On Tuesday 15 February 2005 16:18, David Jones wrote:
[...]
In particular when longjmp is
invoked it is allowed to trash any local variable declared in the
function that called setjmp (the one to which we are jumping), unless
that variable is declared volatile.

You are, of course, absolutely right.

(It turns out that gcc *does* have special knowledge of setjmp(), but only enough to warn you about non-volatile variables --- it doesn't stack and
unstack stuff for you, which is really irritating because the code I'm
working on right now requires it. Does anyone know any workarounds?)

1) declare your stuff volatile. May slow down too much, so perhaps try...

2) only call setjmp from within a wrapper function. It doesn't have any locals, so none to trash. This is just a trick to get the compiler to emit the necessary stacking and unstacking (which will happen when you call the wrapper function).
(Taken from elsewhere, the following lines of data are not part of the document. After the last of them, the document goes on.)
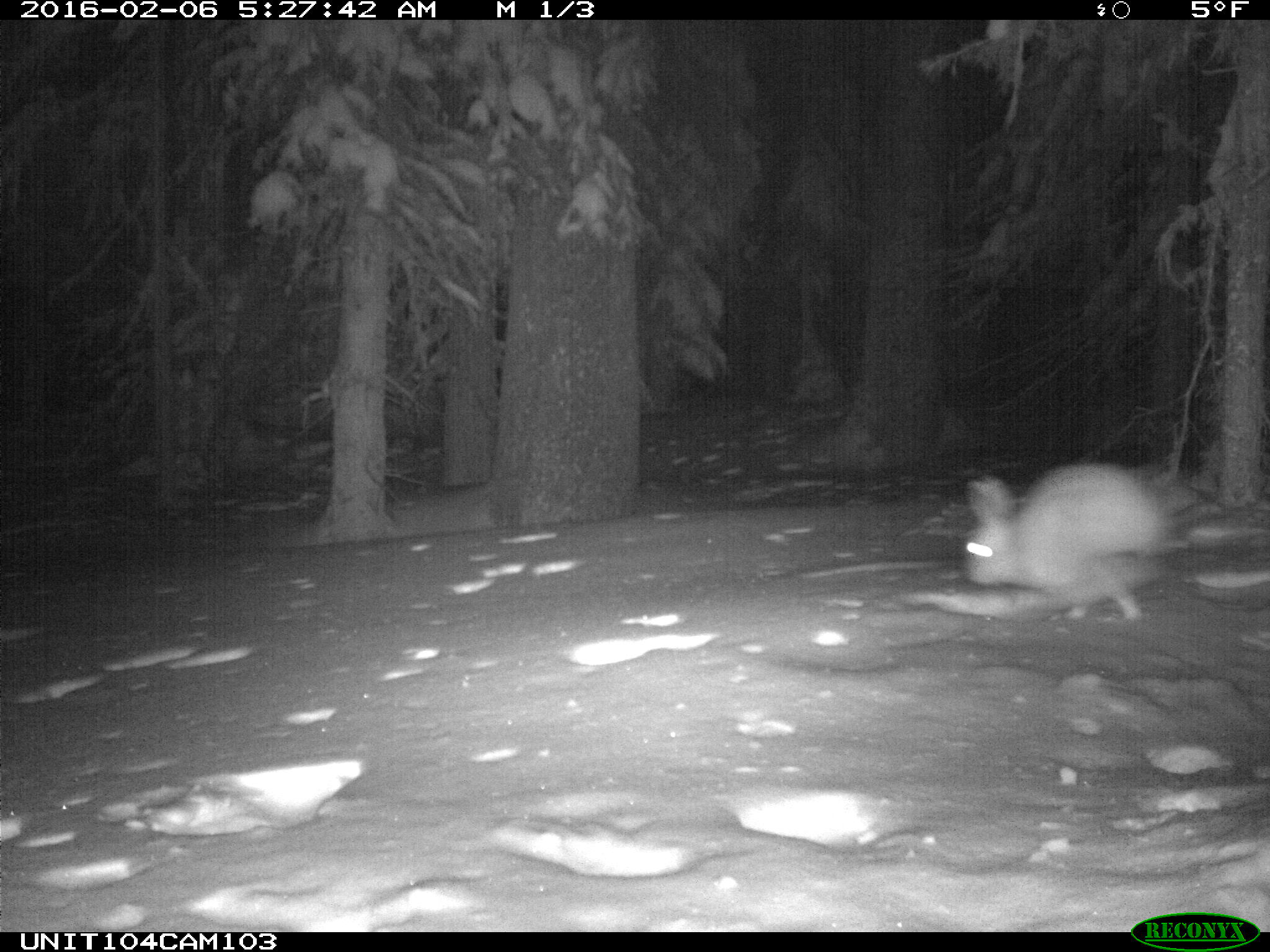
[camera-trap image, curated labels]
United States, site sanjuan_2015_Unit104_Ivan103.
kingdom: Animalia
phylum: Chordata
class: Mammalia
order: Lagomorpha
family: Leporidae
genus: Lepus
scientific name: Lepus americanus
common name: snowshoe hare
A closer re-reading (encouraged by a dim spark in my memory) shows that longjmp _does_ preserve locals, but only if they have not changed between the setjmp and the longjmp. In other words if you haven't changed the value of a local between the setjmp and the longjmp then you're okay. Thinking about it, it would be madness if this wasn't true. Note that other than code in the function that calls setjmp, the only other way to change the value of the local in the function that called setjmp is if you takes its address, and you presumably know if you do that; so the amount of code you have to examine is relatively small.